Locate each line in the data below that contains the string "poster" and copy every such line in full.

━━━━━ EXCERPTED RECORDS ━━━━━

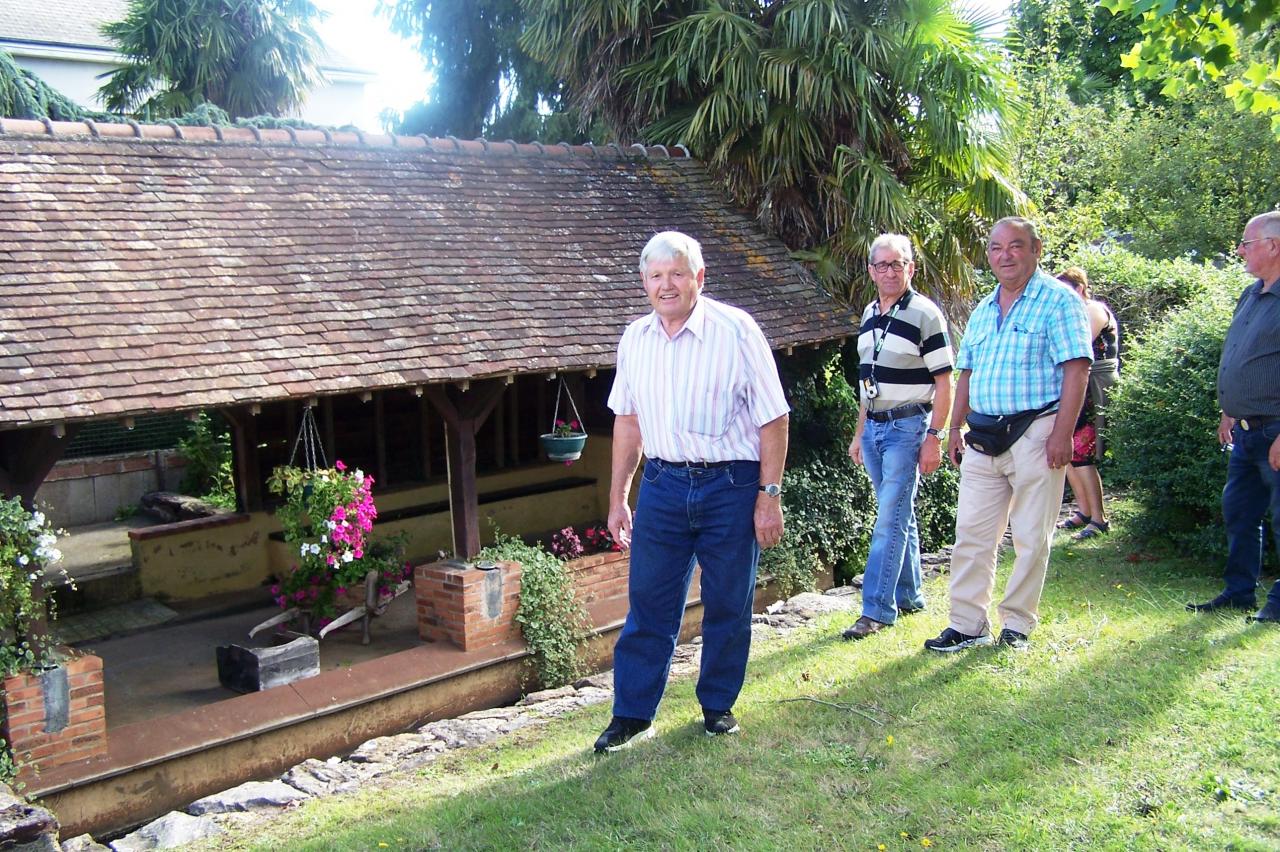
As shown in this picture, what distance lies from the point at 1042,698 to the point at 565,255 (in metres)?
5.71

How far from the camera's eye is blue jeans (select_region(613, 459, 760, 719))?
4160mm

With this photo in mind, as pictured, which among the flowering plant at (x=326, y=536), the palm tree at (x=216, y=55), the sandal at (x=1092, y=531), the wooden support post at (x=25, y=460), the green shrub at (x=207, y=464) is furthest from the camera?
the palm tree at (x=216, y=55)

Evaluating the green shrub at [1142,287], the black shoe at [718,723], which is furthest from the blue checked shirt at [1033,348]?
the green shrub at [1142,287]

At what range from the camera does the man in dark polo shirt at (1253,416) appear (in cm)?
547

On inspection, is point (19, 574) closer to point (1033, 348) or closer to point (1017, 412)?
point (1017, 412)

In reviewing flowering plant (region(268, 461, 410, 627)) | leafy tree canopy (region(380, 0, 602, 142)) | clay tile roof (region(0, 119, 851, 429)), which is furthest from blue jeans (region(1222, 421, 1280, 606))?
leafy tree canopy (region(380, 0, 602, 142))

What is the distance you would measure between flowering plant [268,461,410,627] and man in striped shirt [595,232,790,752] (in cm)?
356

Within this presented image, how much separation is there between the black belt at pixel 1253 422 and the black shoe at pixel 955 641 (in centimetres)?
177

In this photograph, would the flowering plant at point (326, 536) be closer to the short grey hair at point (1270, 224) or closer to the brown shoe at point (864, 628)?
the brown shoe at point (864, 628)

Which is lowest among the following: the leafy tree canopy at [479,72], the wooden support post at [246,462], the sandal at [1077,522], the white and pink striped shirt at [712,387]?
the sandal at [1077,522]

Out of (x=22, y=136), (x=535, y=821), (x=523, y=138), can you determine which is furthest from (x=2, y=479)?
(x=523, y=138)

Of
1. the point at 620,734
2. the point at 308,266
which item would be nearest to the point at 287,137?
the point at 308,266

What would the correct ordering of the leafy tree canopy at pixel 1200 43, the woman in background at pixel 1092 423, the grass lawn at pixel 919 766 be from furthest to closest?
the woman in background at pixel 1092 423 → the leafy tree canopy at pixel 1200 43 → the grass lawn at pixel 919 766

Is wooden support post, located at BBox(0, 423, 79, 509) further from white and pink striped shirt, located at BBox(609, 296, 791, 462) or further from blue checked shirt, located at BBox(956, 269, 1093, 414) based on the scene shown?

━━━━━
━━━━━ EXCERPTED RECORDS ━━━━━

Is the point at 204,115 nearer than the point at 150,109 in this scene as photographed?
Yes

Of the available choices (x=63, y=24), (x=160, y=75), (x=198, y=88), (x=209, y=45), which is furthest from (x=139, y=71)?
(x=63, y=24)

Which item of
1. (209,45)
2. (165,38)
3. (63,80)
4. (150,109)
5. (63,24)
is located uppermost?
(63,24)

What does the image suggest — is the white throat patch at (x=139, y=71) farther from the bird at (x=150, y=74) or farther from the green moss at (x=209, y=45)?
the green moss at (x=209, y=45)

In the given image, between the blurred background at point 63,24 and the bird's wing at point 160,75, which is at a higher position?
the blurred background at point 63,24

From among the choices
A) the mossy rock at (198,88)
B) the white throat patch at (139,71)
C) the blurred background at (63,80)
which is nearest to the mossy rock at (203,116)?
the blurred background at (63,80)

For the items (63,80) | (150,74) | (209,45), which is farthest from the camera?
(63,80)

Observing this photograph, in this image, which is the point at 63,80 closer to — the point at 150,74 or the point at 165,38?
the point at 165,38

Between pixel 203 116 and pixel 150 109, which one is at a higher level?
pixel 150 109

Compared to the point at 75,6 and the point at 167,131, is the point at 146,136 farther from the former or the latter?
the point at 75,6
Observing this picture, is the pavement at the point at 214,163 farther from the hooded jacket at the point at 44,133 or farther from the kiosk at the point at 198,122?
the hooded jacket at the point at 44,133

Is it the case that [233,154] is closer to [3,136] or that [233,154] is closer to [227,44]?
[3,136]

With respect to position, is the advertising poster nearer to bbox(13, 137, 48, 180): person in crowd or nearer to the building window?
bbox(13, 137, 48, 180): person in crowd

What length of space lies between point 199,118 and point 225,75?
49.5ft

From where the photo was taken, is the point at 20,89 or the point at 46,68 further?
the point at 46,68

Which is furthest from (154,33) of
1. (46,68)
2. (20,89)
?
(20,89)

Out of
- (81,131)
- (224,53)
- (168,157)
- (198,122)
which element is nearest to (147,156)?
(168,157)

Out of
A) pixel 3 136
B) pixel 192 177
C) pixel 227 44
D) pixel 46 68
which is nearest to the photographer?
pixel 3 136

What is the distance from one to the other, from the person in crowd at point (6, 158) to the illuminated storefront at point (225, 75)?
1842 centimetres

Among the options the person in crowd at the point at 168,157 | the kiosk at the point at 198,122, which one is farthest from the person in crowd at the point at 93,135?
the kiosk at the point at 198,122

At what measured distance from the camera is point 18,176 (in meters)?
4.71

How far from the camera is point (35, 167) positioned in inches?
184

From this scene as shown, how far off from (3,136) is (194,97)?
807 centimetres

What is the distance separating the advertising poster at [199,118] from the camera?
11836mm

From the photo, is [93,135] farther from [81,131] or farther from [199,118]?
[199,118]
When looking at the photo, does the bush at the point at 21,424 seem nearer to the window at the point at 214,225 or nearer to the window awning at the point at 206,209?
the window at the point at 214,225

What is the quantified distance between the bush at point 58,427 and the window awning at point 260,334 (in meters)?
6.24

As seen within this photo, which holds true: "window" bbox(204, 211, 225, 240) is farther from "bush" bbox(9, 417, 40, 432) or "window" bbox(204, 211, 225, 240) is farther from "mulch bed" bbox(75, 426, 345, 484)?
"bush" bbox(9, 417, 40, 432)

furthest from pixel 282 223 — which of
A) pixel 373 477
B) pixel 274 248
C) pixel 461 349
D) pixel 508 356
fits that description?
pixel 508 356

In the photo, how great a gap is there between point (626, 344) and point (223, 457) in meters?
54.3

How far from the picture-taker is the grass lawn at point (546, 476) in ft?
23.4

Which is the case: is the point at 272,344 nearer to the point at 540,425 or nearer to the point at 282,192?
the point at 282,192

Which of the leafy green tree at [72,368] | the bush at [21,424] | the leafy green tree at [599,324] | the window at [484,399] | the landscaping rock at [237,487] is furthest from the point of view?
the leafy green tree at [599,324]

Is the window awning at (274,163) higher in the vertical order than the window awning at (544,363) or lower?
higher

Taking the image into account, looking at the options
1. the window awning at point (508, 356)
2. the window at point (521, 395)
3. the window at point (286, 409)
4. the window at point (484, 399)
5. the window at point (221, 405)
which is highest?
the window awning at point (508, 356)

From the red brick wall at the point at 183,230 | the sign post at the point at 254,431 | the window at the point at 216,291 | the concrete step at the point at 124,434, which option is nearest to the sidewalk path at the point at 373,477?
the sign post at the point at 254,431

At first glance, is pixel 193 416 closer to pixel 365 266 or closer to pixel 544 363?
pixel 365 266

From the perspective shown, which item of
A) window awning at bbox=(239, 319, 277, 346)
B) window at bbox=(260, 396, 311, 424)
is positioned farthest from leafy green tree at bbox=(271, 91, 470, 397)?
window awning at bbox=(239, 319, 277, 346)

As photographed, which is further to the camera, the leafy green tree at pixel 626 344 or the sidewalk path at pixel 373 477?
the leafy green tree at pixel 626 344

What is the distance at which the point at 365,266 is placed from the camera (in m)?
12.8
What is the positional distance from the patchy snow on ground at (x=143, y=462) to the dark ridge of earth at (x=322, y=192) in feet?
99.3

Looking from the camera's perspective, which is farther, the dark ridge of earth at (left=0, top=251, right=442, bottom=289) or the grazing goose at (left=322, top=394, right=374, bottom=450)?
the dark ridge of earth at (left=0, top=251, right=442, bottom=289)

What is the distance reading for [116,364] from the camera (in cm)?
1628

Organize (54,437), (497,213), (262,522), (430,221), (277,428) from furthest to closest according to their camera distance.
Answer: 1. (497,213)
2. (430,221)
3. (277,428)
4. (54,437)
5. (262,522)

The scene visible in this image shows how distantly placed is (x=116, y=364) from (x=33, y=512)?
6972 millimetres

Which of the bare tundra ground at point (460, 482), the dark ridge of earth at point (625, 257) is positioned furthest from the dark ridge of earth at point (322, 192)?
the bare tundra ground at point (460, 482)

━━━━━

> [RESULT BELOW]:
With respect to position, is the advertising poster nearer to bbox(13, 137, 48, 180): person in crowd or nearer to the building window?
What is the distance separating the advertising poster at [199,118] from the camera?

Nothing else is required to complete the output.